Scientists studying biological systems at the molecular level now have a new hybrid technique to probe the dynamics of the Holliday junction.
The Holliday junction is a four-stranded DNA structure that forms during a process known as homologous recombination, which occurs when damaged DNA is repaired. Understanding how DNA repairs itself is an essential step in ultimately developing therapies for genetic disorders.
The hybrid technique is described by principal investigator Taekjip Ha and his colleagues at the University of Illinois in the Oct. 12 issue of Science. The Holliday junction is named after geneticist Robin Holliday, who proposed the model of DNA-strand exchange in 1964. To better understand the mechanisms and functions of proteins that interact with the Holliday junction, the researchers needed a way to study the structural and dynamic properties of the junction itself.
"Based on our previous studies, we knew the Holliday junction fluctuated between two structures, but how it moved from one place to the other and what intermediates were visited along the pathway were unknown," Ha said. With this latest work, the researchers have determined that the intermediate structure is similar to that of a Holliday junction bound to its own processing enzyme.

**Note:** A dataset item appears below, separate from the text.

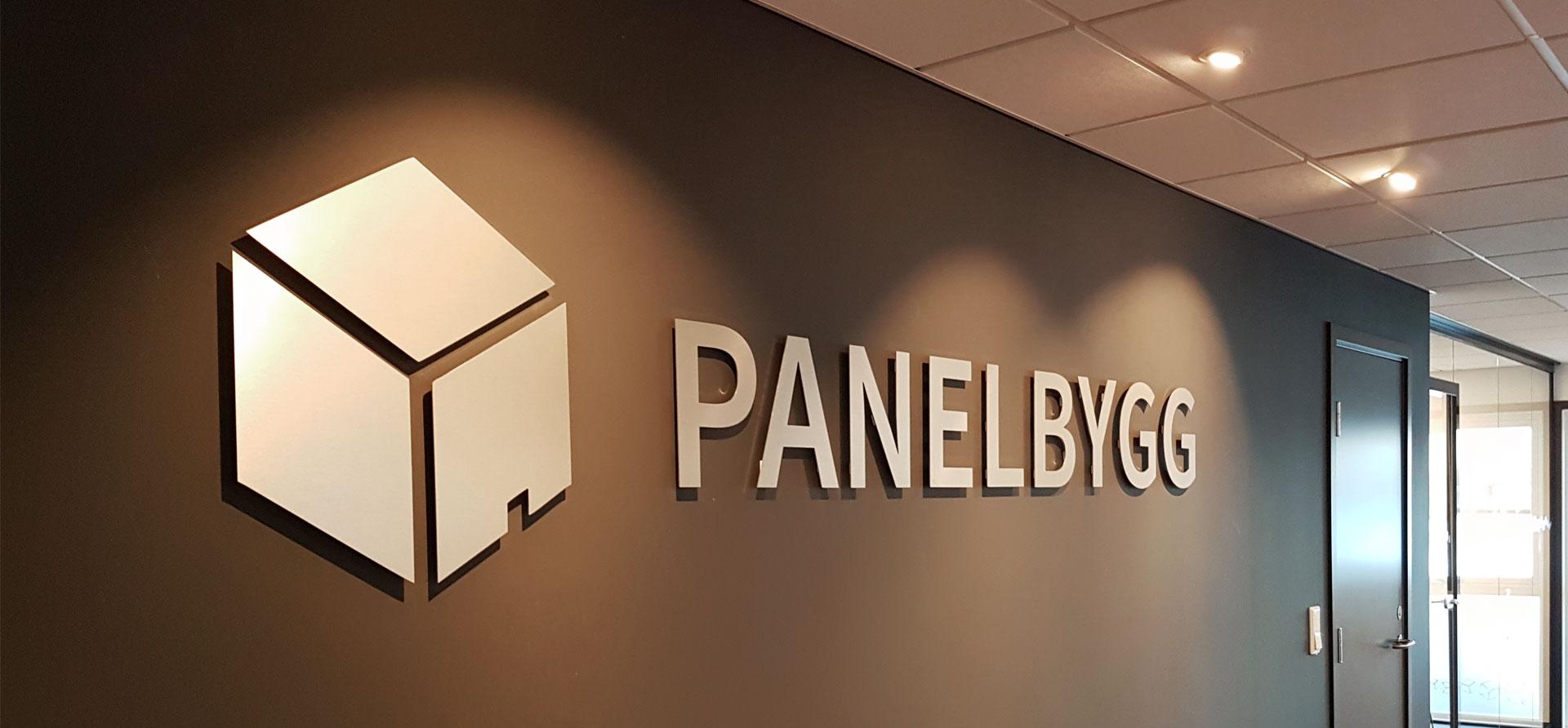 Ide Systemer har laget skilt i Panelbygg sine kontorer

The hybrid technique combines the exquisite force control of an optical trap and the precise measurement capabilities of single-molecule fluorescence resonance energy transfer. To use the technique, researchers first attach two dye molecules--one green and one red--to the molecule they want to study. Next, they excite the green dye with a laser. Some of the energy moves from the green dye to the red dye, depending upon the distance between them. The changing ratio of the two intensities indicates the relative movement of the two dyes. Therefore, by monitoring the brightness of the two dyes, the researchers can determine the motion of the molecule. With the optical trap, a focused laser beam locks onto a microsphere attached to one end of the molecule to be studied. The optical trap can then pull on the molecule like a pair of tweezers.
The project is funded by the Physics and Molecular and Cellular Biosciences divisions at the National Science Foundation (NSF) through a CAREER award for the development and utilization of advanced single-molecule techniques to study the fundamentals of DNA-protein interactions.
Past techniques, such as X-ray crystallography and nuclear magnetic resonance, have provided a vast amount of structural detail for biological molecules, but the data is largely limited to a static view. Single molecule approaches make it possible to study dynamic interactions at the single molecule level. The ability to follow bioprocesses as they actually occur in real time transforms the way we visualize and ultimately understand the complex dynamics of living systems.
"The two NSF divisions supporting this project have been working closely together for several years to foster this research and other similar approaches," said NSF Program Manager Denise Caldwell. "These results highlight the importance of fostering a cross-disciplinary approach to understanding complex living systems because input from both directions is essential to the success of the project." She added that "a lot of junior scientists are migrating into fields like this one because the science is intellectually exciting."